**Prompt**
Reproduce the stretch of the material below from "Is the person" through "0.72 metres", swapping "white dress shirt" for "white button-up shirt" and leaving everything else unchanged.

Entries from a dataset:
## START

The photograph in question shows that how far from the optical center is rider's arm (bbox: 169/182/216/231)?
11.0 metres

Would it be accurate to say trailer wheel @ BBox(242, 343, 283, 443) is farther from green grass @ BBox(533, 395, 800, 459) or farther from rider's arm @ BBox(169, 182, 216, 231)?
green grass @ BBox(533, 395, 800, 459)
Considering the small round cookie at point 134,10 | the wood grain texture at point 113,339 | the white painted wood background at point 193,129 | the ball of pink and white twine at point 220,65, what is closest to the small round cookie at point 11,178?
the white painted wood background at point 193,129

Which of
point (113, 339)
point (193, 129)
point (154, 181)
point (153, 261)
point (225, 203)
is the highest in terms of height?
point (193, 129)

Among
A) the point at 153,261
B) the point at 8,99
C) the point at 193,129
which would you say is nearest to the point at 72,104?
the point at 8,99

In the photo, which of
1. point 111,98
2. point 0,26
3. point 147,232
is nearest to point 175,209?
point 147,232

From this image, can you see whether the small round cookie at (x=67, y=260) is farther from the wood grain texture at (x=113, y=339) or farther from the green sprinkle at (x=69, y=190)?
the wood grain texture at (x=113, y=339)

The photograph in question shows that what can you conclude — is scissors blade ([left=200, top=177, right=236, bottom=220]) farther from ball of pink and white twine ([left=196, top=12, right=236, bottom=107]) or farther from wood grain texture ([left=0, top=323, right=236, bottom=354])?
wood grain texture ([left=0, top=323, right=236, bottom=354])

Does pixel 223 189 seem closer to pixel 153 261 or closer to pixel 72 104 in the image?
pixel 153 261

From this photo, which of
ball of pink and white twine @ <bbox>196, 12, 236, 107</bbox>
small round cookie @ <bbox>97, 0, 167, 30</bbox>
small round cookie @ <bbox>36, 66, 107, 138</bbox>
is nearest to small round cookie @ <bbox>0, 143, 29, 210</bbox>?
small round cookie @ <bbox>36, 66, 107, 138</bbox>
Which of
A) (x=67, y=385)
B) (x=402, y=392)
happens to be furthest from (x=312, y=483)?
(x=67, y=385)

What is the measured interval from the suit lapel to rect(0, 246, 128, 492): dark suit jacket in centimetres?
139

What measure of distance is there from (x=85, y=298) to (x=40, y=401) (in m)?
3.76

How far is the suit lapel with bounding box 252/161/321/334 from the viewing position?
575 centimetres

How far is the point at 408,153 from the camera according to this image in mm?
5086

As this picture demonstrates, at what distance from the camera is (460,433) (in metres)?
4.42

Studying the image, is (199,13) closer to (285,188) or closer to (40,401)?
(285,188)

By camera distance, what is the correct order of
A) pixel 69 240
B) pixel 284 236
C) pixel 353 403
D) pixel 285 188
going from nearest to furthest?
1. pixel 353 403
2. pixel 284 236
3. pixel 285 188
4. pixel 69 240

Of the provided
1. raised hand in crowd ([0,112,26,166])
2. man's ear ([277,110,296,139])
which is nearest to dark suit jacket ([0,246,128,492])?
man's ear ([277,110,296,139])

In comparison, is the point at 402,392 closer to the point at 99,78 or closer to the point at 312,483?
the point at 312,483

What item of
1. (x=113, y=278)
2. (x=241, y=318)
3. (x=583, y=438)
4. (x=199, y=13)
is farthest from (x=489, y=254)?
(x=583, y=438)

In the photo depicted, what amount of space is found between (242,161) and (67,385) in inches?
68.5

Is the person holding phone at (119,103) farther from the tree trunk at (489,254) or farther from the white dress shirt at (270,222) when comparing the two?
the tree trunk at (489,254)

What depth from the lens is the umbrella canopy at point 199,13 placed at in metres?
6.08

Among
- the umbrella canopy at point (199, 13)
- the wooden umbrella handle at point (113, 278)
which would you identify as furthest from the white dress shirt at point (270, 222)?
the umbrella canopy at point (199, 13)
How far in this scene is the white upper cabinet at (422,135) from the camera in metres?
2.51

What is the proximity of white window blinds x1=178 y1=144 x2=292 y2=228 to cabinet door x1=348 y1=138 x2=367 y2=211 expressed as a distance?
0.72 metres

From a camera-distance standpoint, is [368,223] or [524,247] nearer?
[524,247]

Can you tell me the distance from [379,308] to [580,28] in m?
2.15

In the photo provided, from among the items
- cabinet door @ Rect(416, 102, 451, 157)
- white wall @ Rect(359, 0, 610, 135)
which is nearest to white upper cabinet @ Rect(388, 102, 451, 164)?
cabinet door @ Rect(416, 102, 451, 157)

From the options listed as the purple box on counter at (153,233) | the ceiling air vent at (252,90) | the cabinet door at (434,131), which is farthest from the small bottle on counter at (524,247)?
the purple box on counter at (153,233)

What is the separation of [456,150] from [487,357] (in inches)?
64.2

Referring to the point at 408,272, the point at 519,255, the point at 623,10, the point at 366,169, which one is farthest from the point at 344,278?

## END

**Expected answer**
Is the person holding phone at (119,103) farther from the tree trunk at (489,254) or farther from the white button-up shirt at (270,222) when comparing the two?
the tree trunk at (489,254)

What depth from the lens is the umbrella canopy at point 199,13 placed at in metres?
6.08

Among
- the umbrella canopy at point (199, 13)
- the wooden umbrella handle at point (113, 278)
which would you identify as furthest from the white button-up shirt at point (270, 222)?
the umbrella canopy at point (199, 13)
How far in this scene is the white upper cabinet at (422,135) from the camera in metres?
2.51

What is the proximity of white window blinds x1=178 y1=144 x2=292 y2=228 to cabinet door x1=348 y1=138 x2=367 y2=211 expressed as a distance?
0.72 metres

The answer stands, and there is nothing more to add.